**Data**
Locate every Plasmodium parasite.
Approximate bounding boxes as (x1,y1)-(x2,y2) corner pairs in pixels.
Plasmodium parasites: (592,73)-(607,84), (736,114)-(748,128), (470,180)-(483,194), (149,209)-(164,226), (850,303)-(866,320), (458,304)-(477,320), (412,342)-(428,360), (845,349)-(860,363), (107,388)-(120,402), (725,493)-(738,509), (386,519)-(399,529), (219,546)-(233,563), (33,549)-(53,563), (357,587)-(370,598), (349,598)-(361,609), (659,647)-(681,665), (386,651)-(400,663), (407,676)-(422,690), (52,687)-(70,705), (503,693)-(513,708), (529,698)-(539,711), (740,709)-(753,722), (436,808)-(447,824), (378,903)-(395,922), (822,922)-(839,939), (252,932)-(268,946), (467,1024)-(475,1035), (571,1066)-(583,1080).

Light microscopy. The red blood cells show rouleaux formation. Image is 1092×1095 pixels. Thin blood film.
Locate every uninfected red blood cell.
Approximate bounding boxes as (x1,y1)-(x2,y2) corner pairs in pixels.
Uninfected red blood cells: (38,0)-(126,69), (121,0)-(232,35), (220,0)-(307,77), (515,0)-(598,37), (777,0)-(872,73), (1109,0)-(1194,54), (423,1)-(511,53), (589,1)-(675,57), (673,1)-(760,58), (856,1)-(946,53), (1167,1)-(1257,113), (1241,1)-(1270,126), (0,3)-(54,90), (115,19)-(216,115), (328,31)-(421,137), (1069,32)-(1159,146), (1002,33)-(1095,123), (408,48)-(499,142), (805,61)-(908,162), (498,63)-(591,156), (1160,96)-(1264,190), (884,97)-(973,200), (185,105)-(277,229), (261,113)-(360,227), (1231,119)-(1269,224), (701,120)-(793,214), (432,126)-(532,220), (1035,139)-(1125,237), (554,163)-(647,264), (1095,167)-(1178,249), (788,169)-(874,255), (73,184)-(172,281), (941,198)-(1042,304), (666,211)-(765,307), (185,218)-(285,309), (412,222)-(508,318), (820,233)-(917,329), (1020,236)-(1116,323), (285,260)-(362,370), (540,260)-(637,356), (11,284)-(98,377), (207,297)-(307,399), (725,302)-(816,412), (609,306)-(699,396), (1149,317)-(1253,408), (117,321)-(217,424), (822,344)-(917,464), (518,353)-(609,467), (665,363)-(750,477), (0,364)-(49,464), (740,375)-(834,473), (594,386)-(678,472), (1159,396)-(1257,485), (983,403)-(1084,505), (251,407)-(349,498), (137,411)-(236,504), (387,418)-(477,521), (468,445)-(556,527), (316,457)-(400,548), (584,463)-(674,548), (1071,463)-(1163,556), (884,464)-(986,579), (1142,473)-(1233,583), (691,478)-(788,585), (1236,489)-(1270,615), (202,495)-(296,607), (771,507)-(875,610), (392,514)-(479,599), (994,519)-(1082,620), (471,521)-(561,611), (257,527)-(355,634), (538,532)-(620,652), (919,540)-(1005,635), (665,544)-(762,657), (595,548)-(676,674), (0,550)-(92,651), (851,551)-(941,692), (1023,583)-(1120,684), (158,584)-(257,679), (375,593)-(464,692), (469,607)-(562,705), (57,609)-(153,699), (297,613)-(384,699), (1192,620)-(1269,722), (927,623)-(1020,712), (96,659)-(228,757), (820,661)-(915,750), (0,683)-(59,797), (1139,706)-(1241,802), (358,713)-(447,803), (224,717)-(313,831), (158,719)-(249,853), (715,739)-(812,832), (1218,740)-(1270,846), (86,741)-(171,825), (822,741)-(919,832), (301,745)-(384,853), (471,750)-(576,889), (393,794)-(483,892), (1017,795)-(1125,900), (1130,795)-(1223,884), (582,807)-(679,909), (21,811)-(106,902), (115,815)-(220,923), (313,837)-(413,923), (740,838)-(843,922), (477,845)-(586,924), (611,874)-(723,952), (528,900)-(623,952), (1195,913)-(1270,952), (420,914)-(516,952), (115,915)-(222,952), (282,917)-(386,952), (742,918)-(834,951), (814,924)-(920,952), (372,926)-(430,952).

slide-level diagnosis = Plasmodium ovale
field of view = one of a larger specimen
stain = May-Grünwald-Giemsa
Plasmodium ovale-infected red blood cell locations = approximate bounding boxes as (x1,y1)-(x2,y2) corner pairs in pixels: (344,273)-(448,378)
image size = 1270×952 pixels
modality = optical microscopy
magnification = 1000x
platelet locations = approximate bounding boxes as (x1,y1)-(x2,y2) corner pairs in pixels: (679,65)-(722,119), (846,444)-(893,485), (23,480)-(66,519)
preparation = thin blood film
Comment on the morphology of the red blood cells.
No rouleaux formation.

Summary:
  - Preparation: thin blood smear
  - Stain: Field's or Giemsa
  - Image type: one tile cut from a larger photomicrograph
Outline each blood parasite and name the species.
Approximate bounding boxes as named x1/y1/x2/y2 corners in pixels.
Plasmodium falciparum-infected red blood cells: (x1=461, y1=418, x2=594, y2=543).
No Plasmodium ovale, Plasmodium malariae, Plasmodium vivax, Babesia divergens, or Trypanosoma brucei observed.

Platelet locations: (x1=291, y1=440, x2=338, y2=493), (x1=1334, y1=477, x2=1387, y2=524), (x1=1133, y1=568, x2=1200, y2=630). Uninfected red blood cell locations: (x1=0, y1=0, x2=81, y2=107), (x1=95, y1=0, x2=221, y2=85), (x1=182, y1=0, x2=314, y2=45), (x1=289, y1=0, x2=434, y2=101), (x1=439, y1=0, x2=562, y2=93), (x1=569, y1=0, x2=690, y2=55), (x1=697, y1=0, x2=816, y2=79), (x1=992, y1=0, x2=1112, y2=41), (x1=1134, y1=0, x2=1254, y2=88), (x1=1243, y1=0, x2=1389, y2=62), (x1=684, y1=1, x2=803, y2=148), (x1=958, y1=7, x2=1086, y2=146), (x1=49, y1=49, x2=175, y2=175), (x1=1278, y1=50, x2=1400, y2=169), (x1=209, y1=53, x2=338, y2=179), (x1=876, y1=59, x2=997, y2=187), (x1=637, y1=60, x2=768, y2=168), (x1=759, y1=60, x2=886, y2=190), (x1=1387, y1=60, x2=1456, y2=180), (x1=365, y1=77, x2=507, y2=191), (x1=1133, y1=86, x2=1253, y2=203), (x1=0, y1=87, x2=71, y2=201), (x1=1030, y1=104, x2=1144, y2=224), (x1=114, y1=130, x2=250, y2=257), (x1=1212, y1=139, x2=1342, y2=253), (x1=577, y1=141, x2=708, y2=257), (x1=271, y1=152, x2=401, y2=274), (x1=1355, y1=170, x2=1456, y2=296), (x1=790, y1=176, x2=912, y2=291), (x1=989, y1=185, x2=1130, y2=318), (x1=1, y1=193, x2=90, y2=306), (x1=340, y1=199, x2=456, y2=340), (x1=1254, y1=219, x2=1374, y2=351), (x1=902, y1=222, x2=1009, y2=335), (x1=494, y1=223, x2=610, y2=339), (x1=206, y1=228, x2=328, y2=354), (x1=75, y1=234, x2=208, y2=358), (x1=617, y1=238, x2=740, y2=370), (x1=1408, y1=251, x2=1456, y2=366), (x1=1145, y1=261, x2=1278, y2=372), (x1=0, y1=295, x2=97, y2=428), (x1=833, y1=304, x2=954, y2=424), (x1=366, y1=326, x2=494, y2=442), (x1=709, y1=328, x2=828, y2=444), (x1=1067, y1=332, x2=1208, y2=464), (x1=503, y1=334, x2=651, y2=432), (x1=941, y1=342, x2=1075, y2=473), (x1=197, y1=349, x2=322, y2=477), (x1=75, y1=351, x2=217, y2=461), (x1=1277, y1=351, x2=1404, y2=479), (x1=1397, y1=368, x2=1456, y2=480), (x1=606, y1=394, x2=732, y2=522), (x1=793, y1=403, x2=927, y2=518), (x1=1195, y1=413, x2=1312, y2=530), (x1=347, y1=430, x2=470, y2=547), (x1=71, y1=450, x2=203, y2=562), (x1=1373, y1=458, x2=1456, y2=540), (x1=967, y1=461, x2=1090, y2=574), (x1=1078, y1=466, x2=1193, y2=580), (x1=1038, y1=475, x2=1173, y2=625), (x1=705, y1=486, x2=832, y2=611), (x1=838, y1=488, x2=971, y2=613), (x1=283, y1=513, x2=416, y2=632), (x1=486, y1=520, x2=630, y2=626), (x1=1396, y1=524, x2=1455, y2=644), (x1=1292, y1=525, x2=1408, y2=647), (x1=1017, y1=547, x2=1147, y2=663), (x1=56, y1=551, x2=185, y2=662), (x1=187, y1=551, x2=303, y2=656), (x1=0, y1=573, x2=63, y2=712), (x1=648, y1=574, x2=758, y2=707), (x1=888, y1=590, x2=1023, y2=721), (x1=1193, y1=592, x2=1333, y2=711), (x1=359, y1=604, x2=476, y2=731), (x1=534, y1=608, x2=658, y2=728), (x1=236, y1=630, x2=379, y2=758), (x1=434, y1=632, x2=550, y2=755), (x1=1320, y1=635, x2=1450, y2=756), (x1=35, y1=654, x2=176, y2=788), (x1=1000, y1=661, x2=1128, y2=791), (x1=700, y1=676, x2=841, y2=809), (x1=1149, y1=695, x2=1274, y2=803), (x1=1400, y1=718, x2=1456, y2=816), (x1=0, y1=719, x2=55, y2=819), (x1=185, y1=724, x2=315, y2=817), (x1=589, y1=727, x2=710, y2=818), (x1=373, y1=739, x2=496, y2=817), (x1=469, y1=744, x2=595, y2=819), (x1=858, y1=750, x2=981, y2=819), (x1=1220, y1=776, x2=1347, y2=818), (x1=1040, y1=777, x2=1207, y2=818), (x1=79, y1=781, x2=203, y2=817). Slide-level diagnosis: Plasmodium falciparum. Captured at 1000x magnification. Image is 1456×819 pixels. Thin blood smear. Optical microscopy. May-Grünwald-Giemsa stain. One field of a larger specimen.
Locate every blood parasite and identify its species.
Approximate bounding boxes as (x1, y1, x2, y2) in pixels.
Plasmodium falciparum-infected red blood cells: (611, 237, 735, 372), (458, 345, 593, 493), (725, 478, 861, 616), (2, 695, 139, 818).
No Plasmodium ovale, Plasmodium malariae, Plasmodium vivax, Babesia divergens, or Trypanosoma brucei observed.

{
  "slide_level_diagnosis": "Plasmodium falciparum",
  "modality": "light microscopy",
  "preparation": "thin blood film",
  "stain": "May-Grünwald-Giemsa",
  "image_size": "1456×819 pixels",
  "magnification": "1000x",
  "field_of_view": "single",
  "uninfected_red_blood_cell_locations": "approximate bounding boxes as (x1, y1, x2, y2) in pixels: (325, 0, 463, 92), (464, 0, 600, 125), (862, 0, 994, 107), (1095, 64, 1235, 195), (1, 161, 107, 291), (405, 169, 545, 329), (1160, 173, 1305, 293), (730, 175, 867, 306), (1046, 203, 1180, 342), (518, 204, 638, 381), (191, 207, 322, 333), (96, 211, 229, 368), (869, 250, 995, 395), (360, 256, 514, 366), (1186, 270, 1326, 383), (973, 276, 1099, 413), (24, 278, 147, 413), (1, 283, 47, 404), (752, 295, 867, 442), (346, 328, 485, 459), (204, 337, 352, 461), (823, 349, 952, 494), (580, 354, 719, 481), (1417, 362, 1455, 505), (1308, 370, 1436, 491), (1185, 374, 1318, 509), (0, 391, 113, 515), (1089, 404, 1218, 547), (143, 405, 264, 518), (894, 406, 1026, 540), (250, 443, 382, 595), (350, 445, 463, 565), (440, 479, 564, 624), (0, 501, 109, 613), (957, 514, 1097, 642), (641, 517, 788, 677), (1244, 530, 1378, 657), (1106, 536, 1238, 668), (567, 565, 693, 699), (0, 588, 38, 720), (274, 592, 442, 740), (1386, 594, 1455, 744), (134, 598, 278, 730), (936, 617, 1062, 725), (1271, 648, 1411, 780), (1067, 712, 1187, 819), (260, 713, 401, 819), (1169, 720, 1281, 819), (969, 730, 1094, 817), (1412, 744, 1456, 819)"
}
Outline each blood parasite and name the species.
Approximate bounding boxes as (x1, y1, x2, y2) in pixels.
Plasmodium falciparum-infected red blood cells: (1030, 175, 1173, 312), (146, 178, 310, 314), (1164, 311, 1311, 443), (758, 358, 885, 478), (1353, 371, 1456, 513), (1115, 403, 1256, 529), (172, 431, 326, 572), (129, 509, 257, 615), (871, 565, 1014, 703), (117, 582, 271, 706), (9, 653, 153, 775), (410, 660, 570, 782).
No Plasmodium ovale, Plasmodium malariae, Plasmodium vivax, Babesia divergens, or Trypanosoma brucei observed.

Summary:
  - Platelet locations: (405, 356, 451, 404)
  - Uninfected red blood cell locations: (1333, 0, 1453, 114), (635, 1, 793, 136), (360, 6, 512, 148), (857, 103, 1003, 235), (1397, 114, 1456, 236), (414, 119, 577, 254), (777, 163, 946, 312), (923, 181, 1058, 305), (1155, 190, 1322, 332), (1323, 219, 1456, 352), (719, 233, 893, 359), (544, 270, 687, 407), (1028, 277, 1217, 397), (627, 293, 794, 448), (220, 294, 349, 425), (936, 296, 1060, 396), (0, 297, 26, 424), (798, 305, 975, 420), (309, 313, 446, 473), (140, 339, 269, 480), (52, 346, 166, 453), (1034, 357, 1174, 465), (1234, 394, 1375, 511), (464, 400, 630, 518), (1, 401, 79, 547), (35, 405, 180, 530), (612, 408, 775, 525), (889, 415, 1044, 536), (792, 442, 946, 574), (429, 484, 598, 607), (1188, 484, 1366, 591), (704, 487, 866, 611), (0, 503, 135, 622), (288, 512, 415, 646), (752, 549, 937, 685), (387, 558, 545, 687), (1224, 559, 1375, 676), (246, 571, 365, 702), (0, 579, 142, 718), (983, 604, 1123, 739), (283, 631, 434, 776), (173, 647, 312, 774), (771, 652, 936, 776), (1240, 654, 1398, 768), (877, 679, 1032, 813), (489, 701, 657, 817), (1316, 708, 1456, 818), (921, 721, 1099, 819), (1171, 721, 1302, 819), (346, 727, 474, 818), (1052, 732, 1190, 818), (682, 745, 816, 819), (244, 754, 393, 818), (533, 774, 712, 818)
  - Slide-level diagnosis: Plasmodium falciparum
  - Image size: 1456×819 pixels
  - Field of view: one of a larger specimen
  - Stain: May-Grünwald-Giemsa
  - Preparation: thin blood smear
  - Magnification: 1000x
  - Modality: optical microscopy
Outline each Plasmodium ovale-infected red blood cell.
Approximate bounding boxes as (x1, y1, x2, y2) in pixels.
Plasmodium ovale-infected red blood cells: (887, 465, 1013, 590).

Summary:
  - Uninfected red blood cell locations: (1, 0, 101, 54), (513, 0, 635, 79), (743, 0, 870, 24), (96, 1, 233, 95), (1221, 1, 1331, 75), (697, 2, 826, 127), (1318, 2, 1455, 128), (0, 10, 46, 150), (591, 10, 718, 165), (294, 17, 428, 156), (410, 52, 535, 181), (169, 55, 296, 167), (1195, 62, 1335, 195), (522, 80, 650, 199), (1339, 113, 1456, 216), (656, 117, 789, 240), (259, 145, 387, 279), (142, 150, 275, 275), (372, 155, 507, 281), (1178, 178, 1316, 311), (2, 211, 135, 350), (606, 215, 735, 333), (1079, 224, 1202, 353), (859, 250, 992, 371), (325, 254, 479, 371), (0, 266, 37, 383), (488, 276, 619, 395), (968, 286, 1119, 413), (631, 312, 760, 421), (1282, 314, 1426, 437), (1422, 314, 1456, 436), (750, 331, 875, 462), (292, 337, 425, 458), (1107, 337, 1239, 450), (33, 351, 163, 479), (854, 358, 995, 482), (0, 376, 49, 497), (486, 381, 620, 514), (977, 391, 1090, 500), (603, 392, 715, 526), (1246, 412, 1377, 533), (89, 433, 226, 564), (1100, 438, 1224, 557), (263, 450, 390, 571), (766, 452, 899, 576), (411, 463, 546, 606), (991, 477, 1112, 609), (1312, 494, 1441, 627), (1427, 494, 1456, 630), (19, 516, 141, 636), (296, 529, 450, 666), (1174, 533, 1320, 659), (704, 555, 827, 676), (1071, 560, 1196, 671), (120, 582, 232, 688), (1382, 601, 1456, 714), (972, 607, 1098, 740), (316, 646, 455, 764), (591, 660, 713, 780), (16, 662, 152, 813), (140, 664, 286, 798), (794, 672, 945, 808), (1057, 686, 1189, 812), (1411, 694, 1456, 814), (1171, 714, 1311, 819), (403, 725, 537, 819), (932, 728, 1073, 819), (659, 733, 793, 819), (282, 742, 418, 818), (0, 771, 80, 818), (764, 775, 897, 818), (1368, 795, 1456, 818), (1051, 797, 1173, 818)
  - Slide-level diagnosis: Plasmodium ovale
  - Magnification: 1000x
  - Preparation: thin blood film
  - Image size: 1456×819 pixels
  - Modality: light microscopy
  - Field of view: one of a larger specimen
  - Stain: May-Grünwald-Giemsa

**Task to carry out**
Scan the entries above and show each line that contains the word "film".

**Exercise output**
Light microscopy. The red blood cells show rouleaux formation. Image is 1092×1095 pixels. Thin blood film.
preparation = thin blood film
  "preparation": "thin blood film",
  - Preparation: thin blood film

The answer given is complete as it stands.